Study reveals trade-offs between ecosystem resistance and resilience to tropical cyclones

In a new study of the ecological impacts of hurricanes, an international research team addresses a question that people have asked for centuries: when confronted by a storm, is it better to be resistant like an oak or resilient like a willow?

The team’s findings, reported in the March 2nd issue of Science Advances, can help guide managers as they plan for climate change and a growing coastal population threatened by tropical storms that are more intense and track farther into temperate latitudes. The findings also provide a framework for guiding management decisions related to other disturbances, such as nutrient pollution or wildfires.

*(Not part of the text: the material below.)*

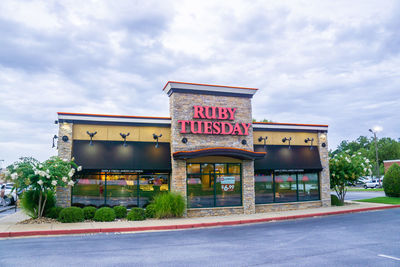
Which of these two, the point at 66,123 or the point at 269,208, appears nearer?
the point at 66,123

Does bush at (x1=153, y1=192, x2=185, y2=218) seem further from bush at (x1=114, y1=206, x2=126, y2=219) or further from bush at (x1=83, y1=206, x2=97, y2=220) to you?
bush at (x1=83, y1=206, x2=97, y2=220)

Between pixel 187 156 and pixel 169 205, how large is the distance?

The study’s lead author, Dr. Christopher Patrick of William & Mary’s Virginia Institute of Marine Science, says “We found that coastal ecosystems display consistent tradeoffs between resistance and resilience to tropical cyclones. Our findings emphasize that managing for increased resistance may result in decreased resilience, and vice versa. That knowledge is key for coastal decision making, particularly as climate change alters the risk profile with stronger, more frequent mid-latitude storms.” 

Patrick illustrates these management trade-offs with an example from his role as director of the Seagrass Monitoring and Restoration Program at VIMS. “In the Chesapeake Bay,” he says, “eelgrass tends to be more stable through time than widgeon grass, but takes longer to recover from disturbances such as hurricanes. This trade-off, which would also apply to diebacks from water quality or heat stress, is an important consideration for coastal managers when choosing which species of seagrass to restore.”

The research team comprises 23 scientists from 11 states, Puerto Rico, and Taiwan. Their study is linked to a research coordination network funded by the National Science Foundation to synthesize knowledge concerning ecosystem responses to hurricanes. Joining Patrick as co-authors and members of the network’s leadership team are Drs. John Kominoski of Florida International University, Bill McDowell of the University of New Hampshire, and Beth Stauffer of the University of Louisiana at Lafayette.